Below is Chautauqua’s latest take on how the entrance of DeepSeek has disrupted the AI market and how the team is thinking about it in relation to their investment process.

DeepSeek is a Chinese Artificial Intelligence (“AI”) company that released its latest model, called R1, in late January. R1’s capabilities are comparable to those of advanced models from the leading U.S. AI companies such as OpenAI and Google. What is most remarkable is that DeepSeek accomplished these results by building better efficiencies into its model out of necessity—it was constrained with computing resources due to U.S. export controls. U.S. companies are not beholden to these same constraints, so their path for AI involved aggressively scaling up computing clusters rather than being hyper-focused on extracting model efficiencies. This implies that DeepSeek spent significantly less than U.S. peers to produce a model that performs similarly.
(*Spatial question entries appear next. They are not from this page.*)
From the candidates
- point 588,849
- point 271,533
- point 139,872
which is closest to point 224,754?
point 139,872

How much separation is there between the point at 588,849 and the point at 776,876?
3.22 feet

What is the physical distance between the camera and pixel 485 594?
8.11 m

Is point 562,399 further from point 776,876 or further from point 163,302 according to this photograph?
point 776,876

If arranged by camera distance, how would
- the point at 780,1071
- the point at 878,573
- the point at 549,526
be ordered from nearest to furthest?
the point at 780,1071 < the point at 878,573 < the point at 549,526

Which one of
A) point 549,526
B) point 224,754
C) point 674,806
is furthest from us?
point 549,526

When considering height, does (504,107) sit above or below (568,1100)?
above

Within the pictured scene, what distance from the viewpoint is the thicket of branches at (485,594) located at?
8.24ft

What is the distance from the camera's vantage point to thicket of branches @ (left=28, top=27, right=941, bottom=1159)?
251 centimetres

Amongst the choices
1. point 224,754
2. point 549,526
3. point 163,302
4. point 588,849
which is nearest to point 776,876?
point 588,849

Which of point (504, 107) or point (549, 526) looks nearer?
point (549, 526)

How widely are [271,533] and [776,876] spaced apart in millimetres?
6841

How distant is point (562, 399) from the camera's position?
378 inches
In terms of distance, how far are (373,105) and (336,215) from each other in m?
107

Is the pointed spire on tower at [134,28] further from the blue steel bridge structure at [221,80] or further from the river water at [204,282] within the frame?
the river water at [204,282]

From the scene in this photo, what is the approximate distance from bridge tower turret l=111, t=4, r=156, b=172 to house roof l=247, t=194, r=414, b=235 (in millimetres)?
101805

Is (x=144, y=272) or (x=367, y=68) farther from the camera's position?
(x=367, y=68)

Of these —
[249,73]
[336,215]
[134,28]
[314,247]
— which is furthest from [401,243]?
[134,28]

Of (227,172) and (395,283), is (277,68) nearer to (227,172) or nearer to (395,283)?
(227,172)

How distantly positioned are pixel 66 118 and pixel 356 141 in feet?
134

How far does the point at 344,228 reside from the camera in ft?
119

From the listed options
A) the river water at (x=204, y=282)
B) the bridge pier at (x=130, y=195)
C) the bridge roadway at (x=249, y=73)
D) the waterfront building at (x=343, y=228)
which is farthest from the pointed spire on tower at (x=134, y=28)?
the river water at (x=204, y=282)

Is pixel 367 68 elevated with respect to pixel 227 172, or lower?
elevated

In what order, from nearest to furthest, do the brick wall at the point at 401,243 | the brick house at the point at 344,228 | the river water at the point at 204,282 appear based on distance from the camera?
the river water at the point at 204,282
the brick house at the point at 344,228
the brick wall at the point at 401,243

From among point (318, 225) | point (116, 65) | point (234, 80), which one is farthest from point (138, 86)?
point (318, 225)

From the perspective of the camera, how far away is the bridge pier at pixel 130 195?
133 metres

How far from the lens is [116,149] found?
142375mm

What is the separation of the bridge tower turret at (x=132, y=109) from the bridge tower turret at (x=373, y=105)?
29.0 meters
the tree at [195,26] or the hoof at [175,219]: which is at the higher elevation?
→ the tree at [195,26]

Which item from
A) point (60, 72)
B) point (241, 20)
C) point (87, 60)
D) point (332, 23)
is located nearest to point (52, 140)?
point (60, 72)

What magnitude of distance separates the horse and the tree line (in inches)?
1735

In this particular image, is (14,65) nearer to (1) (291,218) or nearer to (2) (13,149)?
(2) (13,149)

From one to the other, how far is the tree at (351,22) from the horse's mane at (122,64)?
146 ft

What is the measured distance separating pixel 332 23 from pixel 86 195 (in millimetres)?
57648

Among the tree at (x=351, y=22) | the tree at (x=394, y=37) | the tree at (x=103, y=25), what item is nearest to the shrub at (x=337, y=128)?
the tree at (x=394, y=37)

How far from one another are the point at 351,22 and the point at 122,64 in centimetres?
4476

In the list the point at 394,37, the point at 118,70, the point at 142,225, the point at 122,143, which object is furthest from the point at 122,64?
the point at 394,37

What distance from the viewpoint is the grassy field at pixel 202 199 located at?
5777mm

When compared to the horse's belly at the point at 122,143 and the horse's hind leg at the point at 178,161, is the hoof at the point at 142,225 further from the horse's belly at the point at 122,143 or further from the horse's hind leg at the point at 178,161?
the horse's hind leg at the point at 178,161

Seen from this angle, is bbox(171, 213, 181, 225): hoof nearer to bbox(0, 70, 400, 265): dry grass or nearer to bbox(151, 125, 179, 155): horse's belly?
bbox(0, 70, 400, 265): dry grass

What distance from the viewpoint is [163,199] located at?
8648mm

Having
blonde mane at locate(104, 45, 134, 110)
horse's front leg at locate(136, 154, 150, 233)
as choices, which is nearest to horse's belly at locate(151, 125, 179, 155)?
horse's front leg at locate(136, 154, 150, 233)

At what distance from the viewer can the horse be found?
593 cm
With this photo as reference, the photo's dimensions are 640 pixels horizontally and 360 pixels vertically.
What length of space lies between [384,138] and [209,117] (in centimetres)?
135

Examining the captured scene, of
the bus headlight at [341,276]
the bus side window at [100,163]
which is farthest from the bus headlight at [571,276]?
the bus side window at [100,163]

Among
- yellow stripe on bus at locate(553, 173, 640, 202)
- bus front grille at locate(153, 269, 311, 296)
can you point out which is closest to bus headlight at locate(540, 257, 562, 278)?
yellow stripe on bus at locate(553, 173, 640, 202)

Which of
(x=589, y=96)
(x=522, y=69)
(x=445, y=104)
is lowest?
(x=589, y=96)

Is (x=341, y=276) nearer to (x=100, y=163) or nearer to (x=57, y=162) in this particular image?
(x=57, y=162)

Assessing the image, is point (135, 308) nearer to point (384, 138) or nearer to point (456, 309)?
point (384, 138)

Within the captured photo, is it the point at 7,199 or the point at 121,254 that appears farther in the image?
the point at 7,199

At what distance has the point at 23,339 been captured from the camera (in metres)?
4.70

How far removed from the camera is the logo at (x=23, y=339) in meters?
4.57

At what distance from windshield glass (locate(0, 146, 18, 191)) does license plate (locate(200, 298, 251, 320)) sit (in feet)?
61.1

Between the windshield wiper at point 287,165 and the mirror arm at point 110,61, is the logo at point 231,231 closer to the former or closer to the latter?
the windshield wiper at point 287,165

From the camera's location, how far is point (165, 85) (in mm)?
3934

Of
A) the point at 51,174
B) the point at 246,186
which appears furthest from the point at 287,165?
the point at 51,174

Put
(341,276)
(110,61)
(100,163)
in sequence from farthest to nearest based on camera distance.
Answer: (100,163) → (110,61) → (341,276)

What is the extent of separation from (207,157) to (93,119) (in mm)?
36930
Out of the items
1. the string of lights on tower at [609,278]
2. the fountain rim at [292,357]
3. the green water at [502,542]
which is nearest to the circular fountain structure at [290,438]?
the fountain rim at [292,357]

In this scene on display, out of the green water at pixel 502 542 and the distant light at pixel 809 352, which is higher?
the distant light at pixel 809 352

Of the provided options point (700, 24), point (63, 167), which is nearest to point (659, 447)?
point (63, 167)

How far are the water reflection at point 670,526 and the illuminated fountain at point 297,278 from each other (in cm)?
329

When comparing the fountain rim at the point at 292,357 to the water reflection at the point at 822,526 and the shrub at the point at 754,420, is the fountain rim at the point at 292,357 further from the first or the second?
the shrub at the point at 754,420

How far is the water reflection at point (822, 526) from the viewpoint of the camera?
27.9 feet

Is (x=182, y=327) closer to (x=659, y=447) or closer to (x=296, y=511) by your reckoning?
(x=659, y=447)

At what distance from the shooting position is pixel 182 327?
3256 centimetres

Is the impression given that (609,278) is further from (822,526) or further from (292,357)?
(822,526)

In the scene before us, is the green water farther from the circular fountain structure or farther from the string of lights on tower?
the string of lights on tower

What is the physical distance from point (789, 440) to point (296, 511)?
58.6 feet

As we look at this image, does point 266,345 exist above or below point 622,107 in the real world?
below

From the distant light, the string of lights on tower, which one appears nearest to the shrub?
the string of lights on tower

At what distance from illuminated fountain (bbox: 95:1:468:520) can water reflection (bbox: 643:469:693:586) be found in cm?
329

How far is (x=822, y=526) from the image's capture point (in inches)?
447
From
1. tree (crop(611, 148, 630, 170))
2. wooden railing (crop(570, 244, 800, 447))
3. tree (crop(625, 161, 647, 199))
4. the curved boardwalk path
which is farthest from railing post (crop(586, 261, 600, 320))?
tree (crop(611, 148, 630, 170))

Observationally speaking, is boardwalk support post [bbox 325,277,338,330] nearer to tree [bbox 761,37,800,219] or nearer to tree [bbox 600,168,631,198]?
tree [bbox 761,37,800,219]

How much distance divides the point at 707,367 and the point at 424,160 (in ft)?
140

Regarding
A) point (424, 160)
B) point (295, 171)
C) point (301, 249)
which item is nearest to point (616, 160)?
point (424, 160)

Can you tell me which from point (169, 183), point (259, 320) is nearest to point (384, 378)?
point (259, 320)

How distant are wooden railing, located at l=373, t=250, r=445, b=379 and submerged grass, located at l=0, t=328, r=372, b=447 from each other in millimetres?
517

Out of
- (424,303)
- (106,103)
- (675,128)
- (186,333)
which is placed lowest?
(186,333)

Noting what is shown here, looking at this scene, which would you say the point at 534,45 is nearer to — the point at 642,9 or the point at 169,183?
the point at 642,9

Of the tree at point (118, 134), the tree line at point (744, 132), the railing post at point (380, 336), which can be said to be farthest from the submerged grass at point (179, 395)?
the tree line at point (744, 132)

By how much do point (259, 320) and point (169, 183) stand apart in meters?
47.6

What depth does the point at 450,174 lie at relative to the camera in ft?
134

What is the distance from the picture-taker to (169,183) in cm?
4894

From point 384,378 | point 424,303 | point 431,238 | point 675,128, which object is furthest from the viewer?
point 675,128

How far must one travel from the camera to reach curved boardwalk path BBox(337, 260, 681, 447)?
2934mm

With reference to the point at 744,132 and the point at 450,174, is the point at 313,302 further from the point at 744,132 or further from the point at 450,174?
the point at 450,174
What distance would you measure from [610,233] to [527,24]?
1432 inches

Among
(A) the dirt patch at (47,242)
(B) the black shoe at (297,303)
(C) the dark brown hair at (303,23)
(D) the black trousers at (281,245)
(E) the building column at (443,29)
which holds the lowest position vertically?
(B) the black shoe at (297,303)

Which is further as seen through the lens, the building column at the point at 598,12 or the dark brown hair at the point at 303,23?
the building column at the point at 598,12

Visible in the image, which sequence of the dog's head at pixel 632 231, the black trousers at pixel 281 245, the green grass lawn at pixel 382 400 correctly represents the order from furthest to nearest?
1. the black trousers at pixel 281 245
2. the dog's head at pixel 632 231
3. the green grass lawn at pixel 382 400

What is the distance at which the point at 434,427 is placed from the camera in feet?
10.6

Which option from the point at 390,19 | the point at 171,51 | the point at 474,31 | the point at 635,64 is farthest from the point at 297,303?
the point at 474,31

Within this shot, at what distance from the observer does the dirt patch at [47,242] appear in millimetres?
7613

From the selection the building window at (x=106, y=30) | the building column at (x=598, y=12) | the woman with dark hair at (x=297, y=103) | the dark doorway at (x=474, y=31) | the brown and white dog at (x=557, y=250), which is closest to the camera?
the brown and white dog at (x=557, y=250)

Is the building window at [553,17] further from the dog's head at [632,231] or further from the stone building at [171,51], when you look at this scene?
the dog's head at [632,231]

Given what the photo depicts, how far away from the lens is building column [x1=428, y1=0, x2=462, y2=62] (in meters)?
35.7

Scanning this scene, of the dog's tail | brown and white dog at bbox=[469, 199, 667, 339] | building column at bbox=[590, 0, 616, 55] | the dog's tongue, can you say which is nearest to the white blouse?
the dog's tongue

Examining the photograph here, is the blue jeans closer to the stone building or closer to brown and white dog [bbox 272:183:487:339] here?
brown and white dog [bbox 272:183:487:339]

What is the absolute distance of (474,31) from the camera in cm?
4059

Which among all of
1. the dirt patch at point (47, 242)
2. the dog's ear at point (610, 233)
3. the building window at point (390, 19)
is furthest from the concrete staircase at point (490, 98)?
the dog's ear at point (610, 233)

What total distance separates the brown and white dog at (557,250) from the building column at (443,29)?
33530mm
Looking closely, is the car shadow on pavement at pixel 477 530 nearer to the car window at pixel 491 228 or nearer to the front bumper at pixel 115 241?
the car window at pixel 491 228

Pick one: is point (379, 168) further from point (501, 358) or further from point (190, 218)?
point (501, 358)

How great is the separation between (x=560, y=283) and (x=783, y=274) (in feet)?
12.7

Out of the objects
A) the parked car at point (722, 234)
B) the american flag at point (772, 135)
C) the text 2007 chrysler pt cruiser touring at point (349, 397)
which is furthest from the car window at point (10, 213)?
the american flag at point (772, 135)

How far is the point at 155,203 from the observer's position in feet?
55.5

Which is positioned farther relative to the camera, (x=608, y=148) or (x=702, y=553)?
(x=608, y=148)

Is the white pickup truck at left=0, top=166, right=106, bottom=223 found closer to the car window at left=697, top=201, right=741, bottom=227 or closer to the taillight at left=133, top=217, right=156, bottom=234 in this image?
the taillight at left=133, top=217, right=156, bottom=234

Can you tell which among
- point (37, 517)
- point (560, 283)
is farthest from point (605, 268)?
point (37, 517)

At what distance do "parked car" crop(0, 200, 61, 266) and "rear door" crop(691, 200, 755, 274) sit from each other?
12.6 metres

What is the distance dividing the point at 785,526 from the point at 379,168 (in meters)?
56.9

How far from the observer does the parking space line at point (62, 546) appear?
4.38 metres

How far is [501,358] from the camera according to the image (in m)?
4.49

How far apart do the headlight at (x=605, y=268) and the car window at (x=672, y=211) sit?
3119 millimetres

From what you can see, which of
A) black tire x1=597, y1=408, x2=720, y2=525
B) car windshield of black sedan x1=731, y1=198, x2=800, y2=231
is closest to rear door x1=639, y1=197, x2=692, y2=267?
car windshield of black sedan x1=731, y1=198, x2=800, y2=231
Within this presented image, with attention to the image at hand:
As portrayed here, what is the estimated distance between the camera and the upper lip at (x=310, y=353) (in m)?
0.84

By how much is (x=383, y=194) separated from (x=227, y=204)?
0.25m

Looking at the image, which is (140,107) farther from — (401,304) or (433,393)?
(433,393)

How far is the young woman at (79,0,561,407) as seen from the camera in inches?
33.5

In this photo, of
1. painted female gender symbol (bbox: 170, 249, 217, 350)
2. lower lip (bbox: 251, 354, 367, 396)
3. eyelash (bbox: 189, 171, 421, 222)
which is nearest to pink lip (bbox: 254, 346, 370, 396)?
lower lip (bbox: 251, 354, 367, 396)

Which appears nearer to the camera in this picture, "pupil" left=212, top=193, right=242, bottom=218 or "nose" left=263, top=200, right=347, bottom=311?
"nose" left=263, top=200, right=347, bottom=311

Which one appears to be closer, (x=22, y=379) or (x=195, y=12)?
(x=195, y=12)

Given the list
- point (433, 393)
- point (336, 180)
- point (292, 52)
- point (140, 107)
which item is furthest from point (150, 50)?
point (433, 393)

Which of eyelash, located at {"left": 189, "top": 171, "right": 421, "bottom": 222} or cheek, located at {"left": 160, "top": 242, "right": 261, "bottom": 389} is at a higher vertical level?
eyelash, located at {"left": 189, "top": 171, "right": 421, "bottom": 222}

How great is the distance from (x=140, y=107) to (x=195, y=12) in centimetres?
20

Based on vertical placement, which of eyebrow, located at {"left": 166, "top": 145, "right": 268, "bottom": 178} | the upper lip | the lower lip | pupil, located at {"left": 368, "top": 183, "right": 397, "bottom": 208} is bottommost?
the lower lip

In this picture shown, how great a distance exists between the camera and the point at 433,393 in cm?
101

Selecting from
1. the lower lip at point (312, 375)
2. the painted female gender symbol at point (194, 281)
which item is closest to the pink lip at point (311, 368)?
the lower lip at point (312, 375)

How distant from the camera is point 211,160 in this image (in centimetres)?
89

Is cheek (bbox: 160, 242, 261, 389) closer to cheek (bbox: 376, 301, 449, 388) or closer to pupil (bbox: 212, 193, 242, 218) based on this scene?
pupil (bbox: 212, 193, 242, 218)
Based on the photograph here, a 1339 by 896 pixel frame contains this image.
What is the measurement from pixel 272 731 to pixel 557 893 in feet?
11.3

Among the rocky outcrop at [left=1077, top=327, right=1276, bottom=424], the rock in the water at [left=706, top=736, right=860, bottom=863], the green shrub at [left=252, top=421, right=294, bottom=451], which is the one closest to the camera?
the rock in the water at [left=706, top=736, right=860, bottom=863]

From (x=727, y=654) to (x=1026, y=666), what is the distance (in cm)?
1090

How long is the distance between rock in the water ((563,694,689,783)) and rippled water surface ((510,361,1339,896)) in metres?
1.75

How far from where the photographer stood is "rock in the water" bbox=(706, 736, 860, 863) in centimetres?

Cost of the cheapest Large Language Models1

Algorithmic improvements and optimizations decrease cost and increase capability

Line Graph showing the cost of the cheapest Large Language Models

Source: SemiAnalysis, OpenAI, Together.ai; https://semianalysis.com/2025/01/31/deepseek-debates/

DeepSeek’s success, in spite of its use of lower-spec graphics processing units (“GPUs”), challenges the paradigm set by U.S. companies that larger computing clusters built with leading-edge GPUs are needed to train the best AI models. Therefore, the markets have become concerned over whether datacenter capital expenditures—which has been an arms race, especially over the last two years, amongst the large AI, internet, and cloud infrastructure companies—would continue to grow unabated, or whether DeepSeek’s efficiency breakthrough means that we are already at or near peak datacenter capital expenditures.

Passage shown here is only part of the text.